The optimal technique for curative resection of colon cancer includes high ligation of the mesenteric vessels, wide excision of the colonic mesentery, and prevention of tumor cell spillage [21]. Especially, during lymph node dissection in CRC, surgeons should avoid spillage of residual tumor cells from lymphatic leakage because it can cause tumor recurrence and produce a poor prognosis [2223]. It can be said that an advanced surgical energy device is more advantageous in the treatment of microscopic tumor cells around lymphovascular structures. We hypothesized that advanced surgical energy devices could allow less microscopic cancer cell spillage and have a more tumoricidal effect during lymph node dissection, and impact on oncological outcomes. However, there was no significant difference in postoperative chyle leakage rate and long-term oncologic outcomes between the monopolar energy group and advanced energy group, even if in the subgroup analysis of stage III patients. Additional preclinical studies and clinical studies using larger sample sizes on this issue are needed in the future.
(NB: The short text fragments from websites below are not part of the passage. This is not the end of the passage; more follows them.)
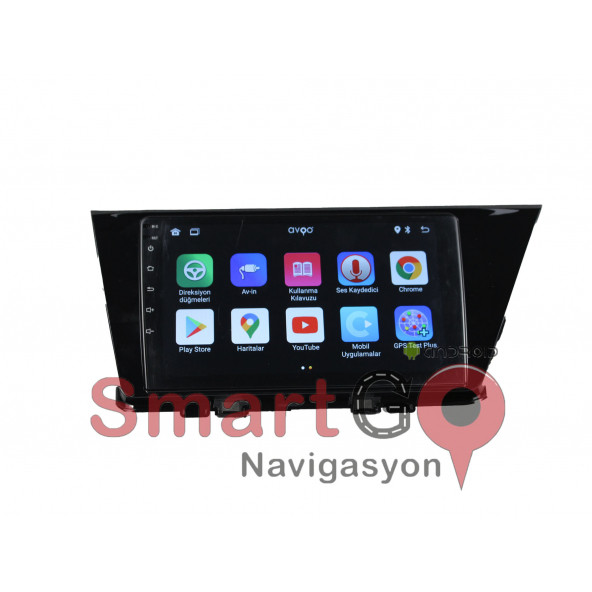 KİA NİRO 2017-2018 9'' 4GB MULTİMEDYA - 6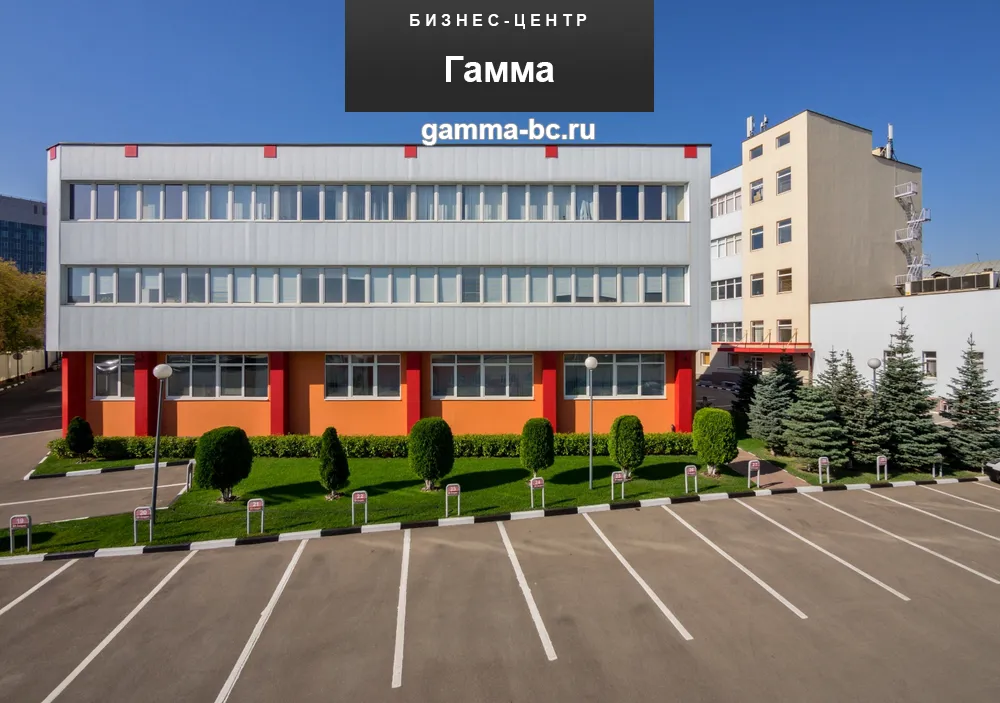 Бизнес-центр в городе, фото 12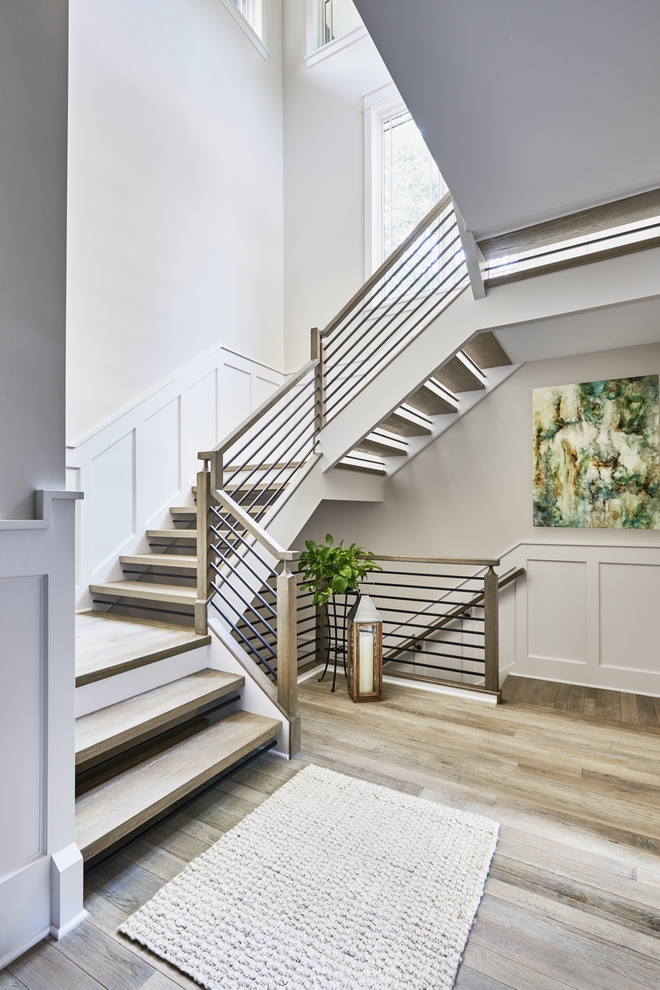 Sherwin-Williams-Incredible-White Sherwin Williams Incredible White on millwork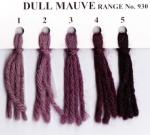 Crewel Wool - Dull Mauve 932
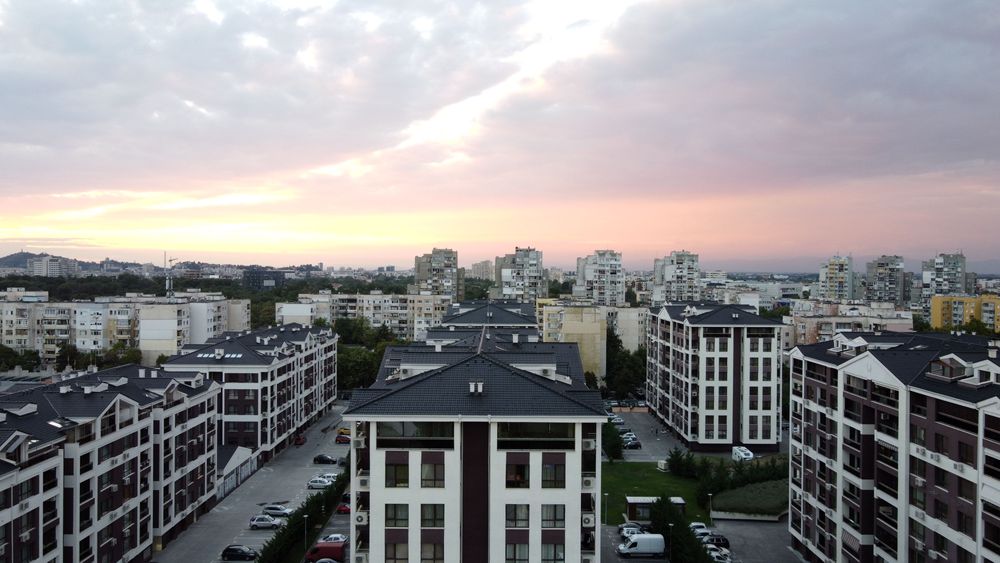 Заснемане с дрон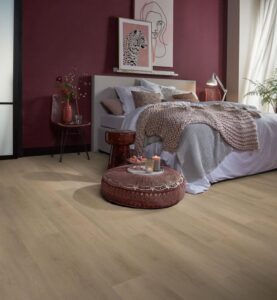 Ambiant Sentima click naturel eiken - Click PVC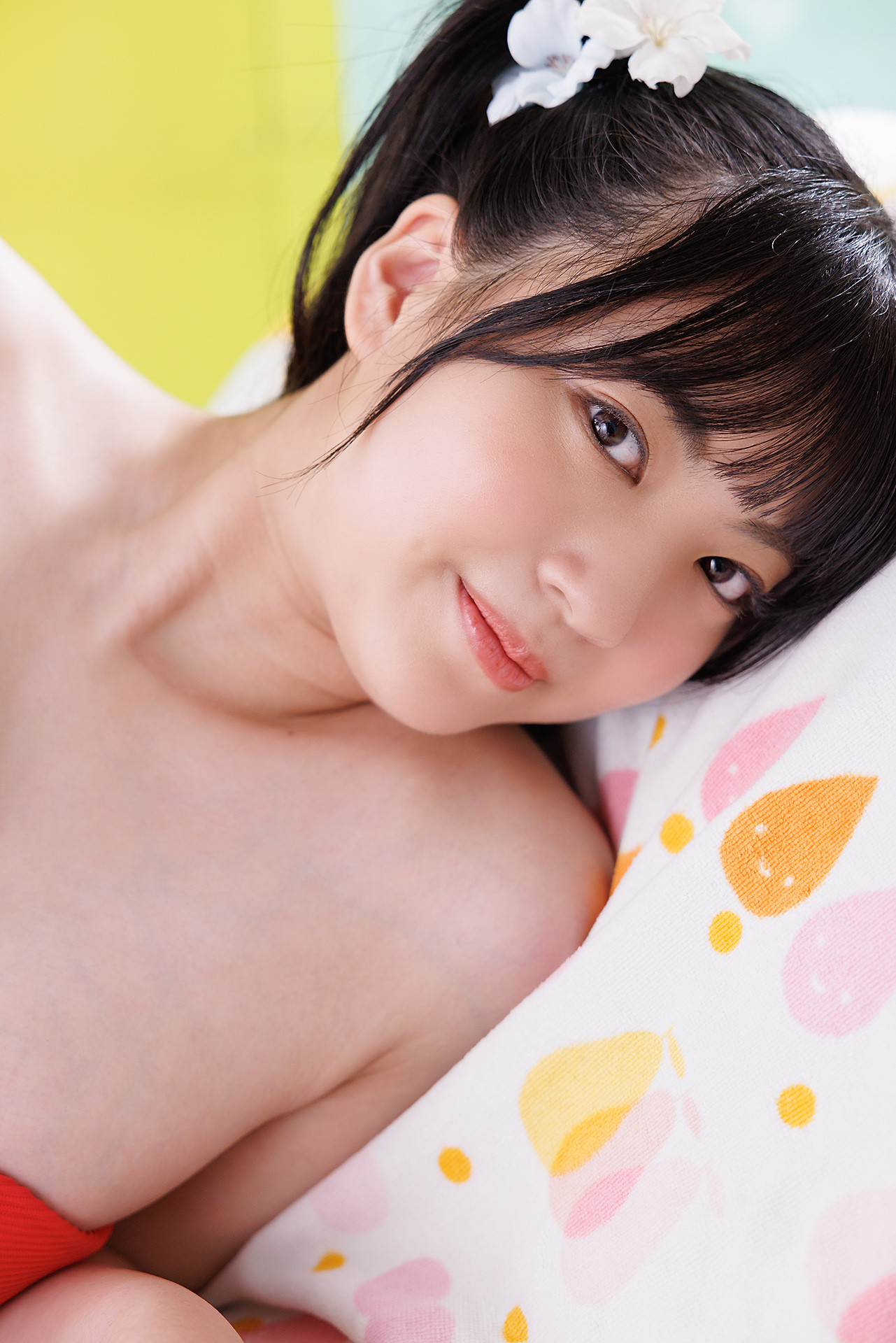 Maaya Obana 小花真彩, Minisuka.tv 2025.01.30 Regular Gallery Stage1 Set 05.03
The current study has several limitations, including its retrospective nature, small sample size, lack of multicenter data, and selection bias resulting from surgeons’ individual preference-based selection of surgical energy devices. Thus, further large long-term randomized prospective studies and objective selection criteria for each device should be set up to demonstrate any significant benefit of using advanced surgical energy devices in MIS for CRC.
In conclusion, the use of advanced surgical energy devices did not show a significant impact on operative and long-term outcomes compared with the conventional monopolar device in MIS for CRC.